You walked its streets, with purpose and drive,
A man on a mission, with a burning fire inside.

You breathed in the scent of the ocean's spray,
And felt the warmth of the sun on your face each day.
You marveled at the beauty of the city's old town,
And felt at home, in this place you'd found.

You savored the flavors of the local cuisine,
And quenched your thirst with a glass of fine wine.
You listened to the music of the street performers,
And felt the rhythm of the city's vibrant pulse.

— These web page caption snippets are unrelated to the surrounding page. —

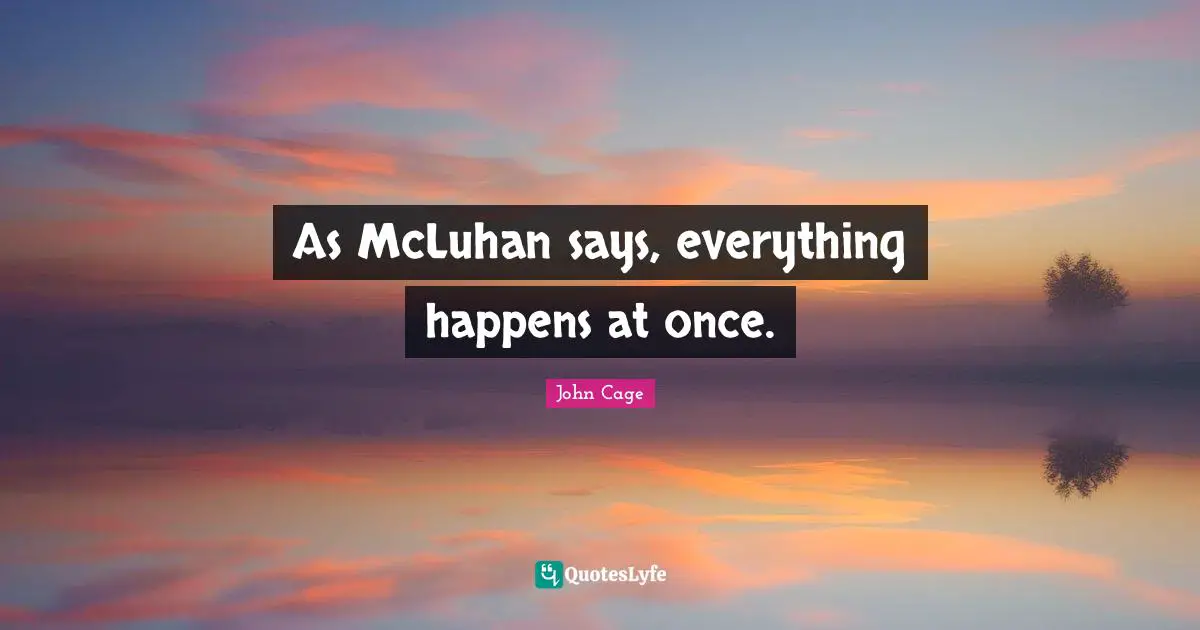 As McLuhan says, everything happens at once.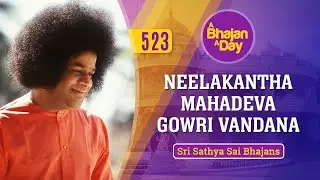 523 - Neelakantha Mahadeva Gowri Vandana | Sri Sathya Sai Bhajans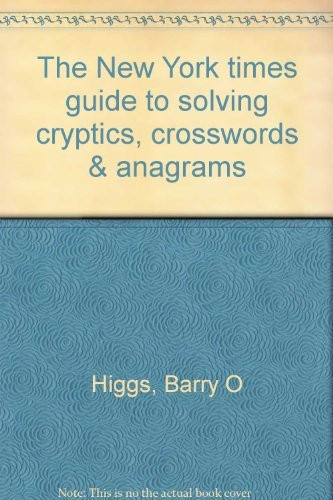 The New York Times Guide to Solving Cryptics, Crosswords & Anagrams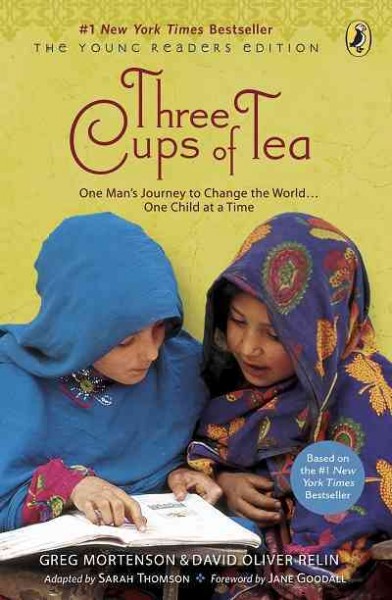 Three cups of tea [electronic resource] / Greg Mortenson and David Oliver Relin ; adapted for young readers by Sarah Thomson ; [foreword by Jane Goodall].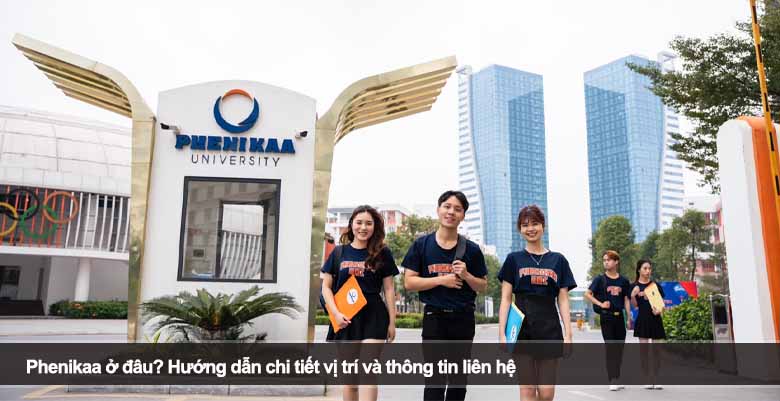 Phenikaa ở đâu? Hướng dẫn chi tiết vị trí và thông tin liên hệ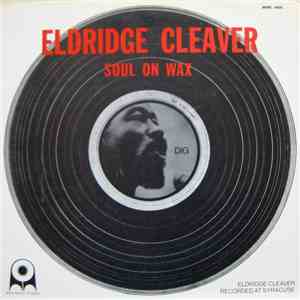 Eldridge Cleaver - Soul On Wax download mp3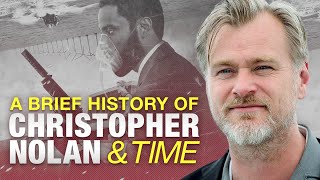 A Brief History of Christopher Nolan and Time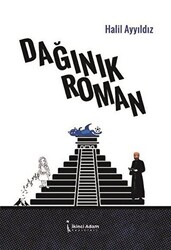 Dağınık Roman - 1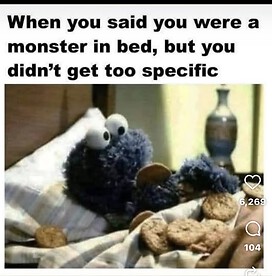When you said you were a monster in bed but didnt specify (Cookie Monster eating cookie in bed)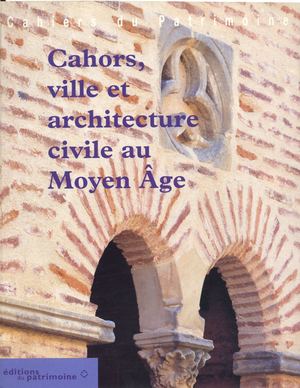 Cahors ville et architecture civile au Moyen Âge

José Mourinho, a man of great ambition,
In Lisbon, a city of endless tradition.
You found your place, in this ancient land,
And made your mark, with a helping hand.

For in Lisbon, you found your home,
A place where your heart would forever roam.
José Mourinho, a man of great fame,
In Lisbon, a city that would forever bear your name.
(spent 0.000260 credits)

Switching between providers mid-conversation makes it much easier to maximize quality and runtime performance based on the latest metrics, and also save on costs!

In fact, you can automatically optimize for a metric of your choice with our dynamic routing modes.

For example, you can optimize for speed as follows:

agent.model = "llama-2-70b-chat@highest-tks-per-sec"

The flag show_provider ensures that the specific provider is printed at the end of each response. For example, sometimes anyscale might be the fastest, and at other times it might be together-ai or fireworks-ai. This flag enables you to keep track of what provider is being used under the hood.